I came to MSU with the firm belief that those who dedicated their lives to the land personified the best qualities of the American Dream. As Masanobu Fukuoka put it in his book, The One-Straw Revolution, “The ultimate goal of farming is not the growing of crops, but the cultivation and perfection of human beings.”

So what are the key lessons we can learn from the American Farmer?

  • Early to bed. Early to rise. – By the time I arrived at the radio station, I knew that my farmer friends had already been in the fields for an hour.
  • Make hay while the sunshines. Work in the barn when it rains. – Whatever your environment, there is always something productive to do.
  • The job has to get done. – The animals must be fed, the crops cared for. There is no alternative.
  • The success formula is simple, the challenge is how to apply it. – Knowing what to do is often the easiest part. Excellent executution can be the hardest.
  • There are no shortcuts. – Productive harvests are built step by step. You can’t skip a step and you can’t hurry it.
  • Persistence is paramount – The race does not always go to the swift, but to the person who can keep going after others have given up.
  • Honesty and character are more important than money and power. – Ask any farmer. Trust is paramount. It’s earned on a daily basis, hard to win and easily lost.
  • Things will go wrong. – There are so many variables in play that the unexpected often becomes reality. Always have a Plan B.
  • Be kind to your neighbors. – If you help them stay warm, dry and well fed, they will do the same for you.
  • Family first. – The reason we farm is to provide food and a future for our families. Never prioritize the work over the people.
  • If it is to be, it’s up to you. – Farmers wrote the book on personal accountability. They know that the world owes us nothing. If we’re lucky we get some sunshine and moisture. The rest is on us.

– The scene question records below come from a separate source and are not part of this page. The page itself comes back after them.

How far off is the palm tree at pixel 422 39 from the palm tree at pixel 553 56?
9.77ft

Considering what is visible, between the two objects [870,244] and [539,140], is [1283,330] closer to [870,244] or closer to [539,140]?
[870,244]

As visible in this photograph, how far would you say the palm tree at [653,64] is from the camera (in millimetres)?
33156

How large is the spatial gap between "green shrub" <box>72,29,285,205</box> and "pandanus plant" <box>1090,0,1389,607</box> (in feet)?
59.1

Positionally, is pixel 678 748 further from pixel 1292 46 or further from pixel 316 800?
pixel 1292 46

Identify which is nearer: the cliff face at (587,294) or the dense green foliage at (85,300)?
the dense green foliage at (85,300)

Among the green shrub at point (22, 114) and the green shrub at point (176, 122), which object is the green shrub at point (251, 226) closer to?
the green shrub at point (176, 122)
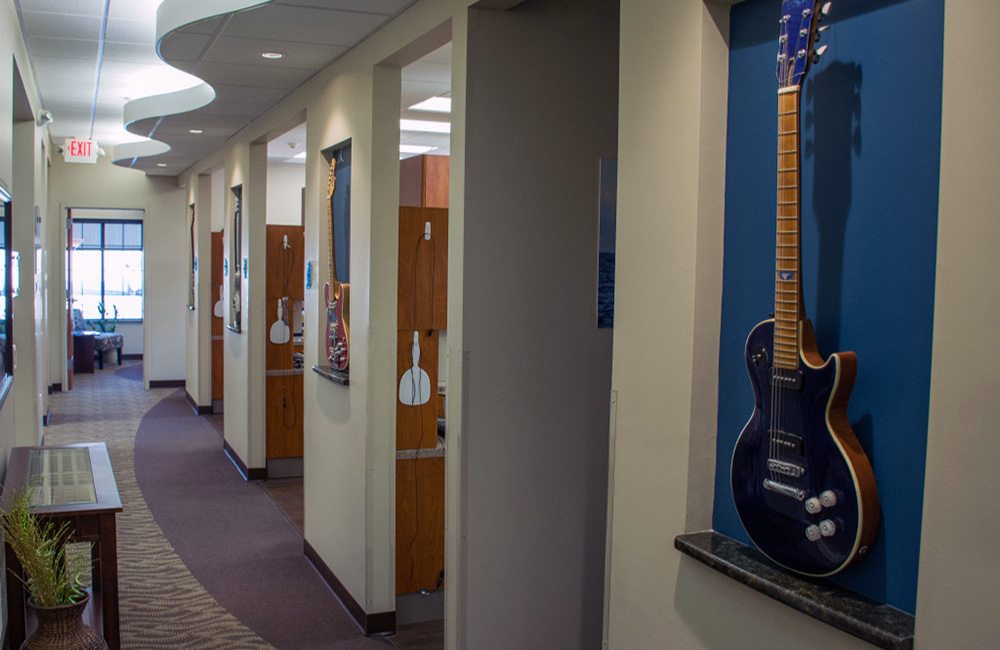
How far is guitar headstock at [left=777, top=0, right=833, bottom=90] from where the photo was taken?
191 cm

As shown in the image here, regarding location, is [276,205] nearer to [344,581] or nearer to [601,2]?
[344,581]

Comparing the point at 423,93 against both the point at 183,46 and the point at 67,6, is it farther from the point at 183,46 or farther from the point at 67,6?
the point at 67,6

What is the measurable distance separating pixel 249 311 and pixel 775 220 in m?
5.79

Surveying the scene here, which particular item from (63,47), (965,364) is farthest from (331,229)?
(965,364)

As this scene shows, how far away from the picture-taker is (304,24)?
4.16 m

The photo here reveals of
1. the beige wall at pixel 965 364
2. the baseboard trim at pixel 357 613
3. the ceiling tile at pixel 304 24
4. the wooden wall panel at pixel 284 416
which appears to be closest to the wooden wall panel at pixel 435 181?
the ceiling tile at pixel 304 24

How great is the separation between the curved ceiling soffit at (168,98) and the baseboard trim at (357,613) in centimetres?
282

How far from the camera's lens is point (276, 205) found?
A: 41.0 feet

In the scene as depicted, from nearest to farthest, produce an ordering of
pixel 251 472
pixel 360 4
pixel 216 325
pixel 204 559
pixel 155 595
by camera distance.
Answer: pixel 360 4
pixel 155 595
pixel 204 559
pixel 251 472
pixel 216 325

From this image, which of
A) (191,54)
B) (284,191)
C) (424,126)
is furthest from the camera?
(284,191)

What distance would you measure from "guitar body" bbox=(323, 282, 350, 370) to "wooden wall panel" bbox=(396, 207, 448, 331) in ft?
1.60

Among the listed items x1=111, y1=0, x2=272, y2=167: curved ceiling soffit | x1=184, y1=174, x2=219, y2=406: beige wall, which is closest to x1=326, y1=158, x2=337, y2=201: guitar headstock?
x1=111, y1=0, x2=272, y2=167: curved ceiling soffit

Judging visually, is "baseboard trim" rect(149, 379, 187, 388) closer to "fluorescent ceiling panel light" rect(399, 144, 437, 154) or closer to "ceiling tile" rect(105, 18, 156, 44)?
"fluorescent ceiling panel light" rect(399, 144, 437, 154)

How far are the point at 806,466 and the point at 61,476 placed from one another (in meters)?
3.43
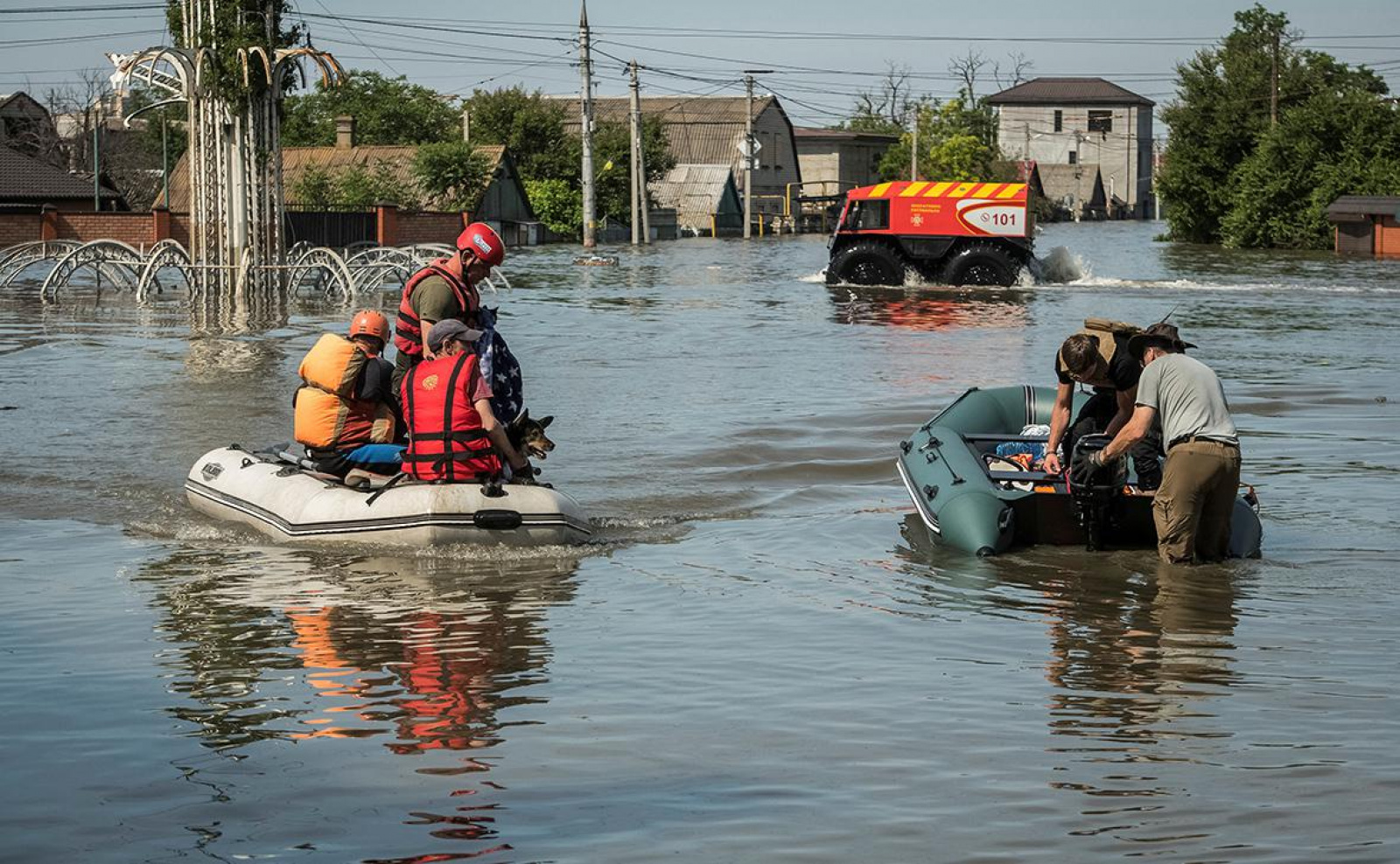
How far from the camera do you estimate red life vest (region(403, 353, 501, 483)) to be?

This last maxim is probably the most important lesson I’ve learned from my farming friends. A favorite story concerns the itinerant pastor who was walking by a beautiful farm on a Sunday afternoon. The farmer stood on his front porch looking over his acreage.

“God certainly blessed you with a wonderful farm,” the pastor said.

“He sure did,” replied the farmer. “And I’m grateful.” Then he winked at the pastor and said, “But you should have seen the place when he had the land all to himself.”

Whatever your calling, if you approach it with dedication, faith and deliberation, you will reap your own abundant harvest.